Cultivating Good Social Media Habits
The other day an author called me and asked a question I hear all the time, “Scott, I keep trying Twitter but it isn’t working for me. I think I’m going to close my account.”
“Let’s take a look at your account first…” I said.
When we did, it was apparent that the author had signed up for Twitter about 6 months ago, had used it for a few weeks, but then tapered off from 5-6 posts a day to maybe once or twice a week. Then, once a month, there would be a flurry of activity over 24 hours and the account would largely go silent again.
Whether it’s Twitter or any other social network, it’s not uncommon for authors (or anyone, really) to get excited about a new network, go all in, but then lose interest and stop using it.

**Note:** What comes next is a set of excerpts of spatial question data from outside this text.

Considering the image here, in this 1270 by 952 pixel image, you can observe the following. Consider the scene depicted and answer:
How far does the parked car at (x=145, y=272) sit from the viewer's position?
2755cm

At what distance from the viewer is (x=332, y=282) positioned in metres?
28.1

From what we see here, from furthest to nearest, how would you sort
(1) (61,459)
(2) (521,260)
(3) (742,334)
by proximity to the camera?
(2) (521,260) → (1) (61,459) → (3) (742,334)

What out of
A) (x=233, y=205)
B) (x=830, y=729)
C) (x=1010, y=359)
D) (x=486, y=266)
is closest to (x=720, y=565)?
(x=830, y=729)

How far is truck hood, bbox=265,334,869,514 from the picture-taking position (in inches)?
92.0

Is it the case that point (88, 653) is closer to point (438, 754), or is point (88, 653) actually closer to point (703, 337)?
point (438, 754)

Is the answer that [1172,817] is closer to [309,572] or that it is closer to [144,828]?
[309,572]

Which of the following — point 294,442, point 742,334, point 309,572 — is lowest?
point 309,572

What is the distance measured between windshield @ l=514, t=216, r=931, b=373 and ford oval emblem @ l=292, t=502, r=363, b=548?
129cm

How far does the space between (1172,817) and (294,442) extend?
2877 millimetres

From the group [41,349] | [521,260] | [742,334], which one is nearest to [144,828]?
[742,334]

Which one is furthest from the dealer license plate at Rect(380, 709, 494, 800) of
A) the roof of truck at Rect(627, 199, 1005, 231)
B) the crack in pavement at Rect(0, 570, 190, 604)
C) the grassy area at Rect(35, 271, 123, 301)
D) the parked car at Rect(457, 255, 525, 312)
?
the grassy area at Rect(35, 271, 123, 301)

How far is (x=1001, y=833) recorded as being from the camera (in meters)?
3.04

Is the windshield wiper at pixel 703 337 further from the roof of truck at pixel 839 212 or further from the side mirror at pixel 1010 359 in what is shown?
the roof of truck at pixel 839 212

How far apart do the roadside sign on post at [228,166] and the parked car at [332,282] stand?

Rather than establishing a valuable presence and building meaningful relationships in a thriving online community, the account becomes a stale reminder of what could have been.
The solution? Better social media habits.
Here are 3 ways to cultivate better social media habits:
1. Watch and listen first, then dive in. When joining a new social media network, one’s first instinct is often to start using it right away. Next time, schedule 10-15 minutes a day to just read, watch, and learn. Before diving right in, see what other people who are established on that network are doing. What do you like or not like about what they’re doing? Also, look for people you know or whose work you respect. What do they do on that network?
2. Start slow and build. In our excitement, it’s natural to want to dive right in and use a new network like Twitter or YouTube as much as you can. But one of the most important things about establishing yourself on a social network is creating a consistent, recognizable presence. It’s more important to spend 5-10 minutes a day and post once a day or once a week than it is to block off hours at a time and post like crazy. Start with something small that you can commit to every day (on Twitter), every week (on your blog), or every month (on YouTube). Once you’ve stuck with that for a few months and you have a sense for what’s working, gradually increase your time commitment.
3. Value relationships. When we talk about social media, we talk about making connections and building relationships. It’s a lot like starting a new exercise routine offline—it can be hard to stick with it, and having someone else there can help motivate you. Social media often works in a similar way. When you first start using Twitter, or LinkedIn, or blogging, it can help immensely to cultivate one-on-one conversations or content-sharing partnerships with other users. Having someone else who is expecting to hear from you or who supports your content with shares or comments can be a huge boost in your opening stages of use. And treating your social media account as a communication tool from the start (rather than a broadcast tool) sets you up for long-term success.
Learn what works by watching, start slow and build from there, and create relationships early. These are all foundations for building great social media habits, no matter if you are starting out with a new network this year, or rebooting on an old one.